Consegna A
Nel testo sui processi televisivi alla trattativa tra Stato e mafia, che cosa avrebbe ricevuto Sergio Flamia in cambio delle sue rivelazioni?
Consegna B
Riprendi il testo sui processi televisivi alla trattativa tra Stato e mafia e proseguilo a partire dall'ultima frase riportata.

Testo da leggere
Con lui collaboratori di giustizia come  Sergio Flamia, l’uomo del protocollo Farfalla (ricevette, pare, 150 mila euro in cambio delle sue rivelazioni), rappresentato da un attore, e don Massimo Ciancimino, in carne ed ossa, tornato sui banchi di "Michele chi?"(Siciliano dixit) in qualità di protagonista, per sua ammissione, da 15 anni a questa parte, della storia giudiziaria italiana, ormai più popolare del celebre padre. Don Vito fu il braccio politico, dc, delle cosche e latore, per interposta persona, del celebre “papello” di Totò Riina sui desiderata dei boss in regime di carcere duro.

Un parterre, che fece invidia a Bruno Vespa, per il rilievo degli ospiti e la materia sottoposta a giudizio: non il recente funeralone di Roma o i protagonisti e i testimoni, trasferiti nel salotto di "Porta a porta"dalle cronache dei crimini più efferati. Ma la trattativa, vera o presunta, che lo Stato, attraverso i suoi servitori, avrebbe allacciato, o tentato di allacciare, con i boss, furibondi per via del "41 bis", e mandanti dei delitti, che hanno insanguinato l’Italia.

Ragionamenti, più che testimonianze utili ad un’aula giudiziaria, ma i processi televisivi non hanno le stesse regole, caratteristiche e motivazioni dei tribunali. Si servono di personaggi e di attori. E  a "Servizio pubblico" e in altri talk non condannano né assolvono, ma pensano di aiutare gli italiani a scegliere da che parte stare, a sentirsi virtuale giuria popolare, in un processone pubblico.

Dati forniti
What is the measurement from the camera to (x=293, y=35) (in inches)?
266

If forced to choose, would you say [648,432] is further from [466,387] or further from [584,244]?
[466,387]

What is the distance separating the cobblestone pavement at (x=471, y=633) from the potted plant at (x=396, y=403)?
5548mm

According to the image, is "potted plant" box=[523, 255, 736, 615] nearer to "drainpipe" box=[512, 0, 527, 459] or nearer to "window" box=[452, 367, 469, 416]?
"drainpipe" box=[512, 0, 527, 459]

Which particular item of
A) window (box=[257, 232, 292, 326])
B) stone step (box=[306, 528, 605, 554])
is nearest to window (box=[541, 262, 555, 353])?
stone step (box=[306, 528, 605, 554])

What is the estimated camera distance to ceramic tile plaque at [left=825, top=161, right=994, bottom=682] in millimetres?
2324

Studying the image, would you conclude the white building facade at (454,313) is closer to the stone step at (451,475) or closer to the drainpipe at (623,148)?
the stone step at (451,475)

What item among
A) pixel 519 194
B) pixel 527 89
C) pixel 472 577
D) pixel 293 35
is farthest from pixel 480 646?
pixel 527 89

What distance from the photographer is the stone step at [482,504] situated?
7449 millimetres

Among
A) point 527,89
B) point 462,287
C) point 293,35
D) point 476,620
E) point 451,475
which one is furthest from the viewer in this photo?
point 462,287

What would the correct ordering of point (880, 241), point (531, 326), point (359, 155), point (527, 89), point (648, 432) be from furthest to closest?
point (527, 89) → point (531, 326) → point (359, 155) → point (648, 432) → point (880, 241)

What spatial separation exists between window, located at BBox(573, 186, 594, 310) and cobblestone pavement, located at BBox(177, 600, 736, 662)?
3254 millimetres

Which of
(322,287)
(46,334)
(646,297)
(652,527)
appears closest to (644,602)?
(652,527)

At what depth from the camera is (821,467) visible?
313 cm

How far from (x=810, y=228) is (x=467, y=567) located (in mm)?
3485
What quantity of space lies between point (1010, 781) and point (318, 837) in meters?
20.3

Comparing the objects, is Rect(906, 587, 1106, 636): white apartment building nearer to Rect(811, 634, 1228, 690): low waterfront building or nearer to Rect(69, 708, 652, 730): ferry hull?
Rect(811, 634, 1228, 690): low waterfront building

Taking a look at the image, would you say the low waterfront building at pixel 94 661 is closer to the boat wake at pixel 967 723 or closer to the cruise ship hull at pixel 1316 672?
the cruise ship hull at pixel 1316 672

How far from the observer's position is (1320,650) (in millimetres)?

Risposta attesa A
Avrebbe ricevuto, pare, 150 mila euro.

Risposta attesa B
Non c’erano, quella sera,  gli imputati, solo accusatori e difensori. Non c’era, soprattutto, il generale Mario Mori, che ammanettò Riina, ma non è simpatico a Caselli, a Ingroia e neppure a Travaglio. Mori, secondo l’accusa, sarebbe stato l’uomo nero della tresca. Uno spione inguaribile che, fin dai primi vagiti, secondo la biografia, non autorizzata, di Marco Travaglio, avrebbe manifestato la sua speciale attitudine a stare dalla parte sbagliata.

Nessuna "puntata riparatrice" per Mori, dopo che il generale dei Carabinieri venne assolto dall’accusa di avere favorito latitanze e segreti di mafia.

Che idea si fecero i telespettatori dopo “l’udienza”?

Calata la tela, toccò al sereno e obiettivo Vauro, con le sue vignette, tirare le conclusioni. E il disegnatore ha, sempre, le idee chiare: Giorgio Napolitano, con le sue "ammuine", avrebbe ostacolato l'encomiabile inchiestona prima di Ingroia e poi di Di Matteo.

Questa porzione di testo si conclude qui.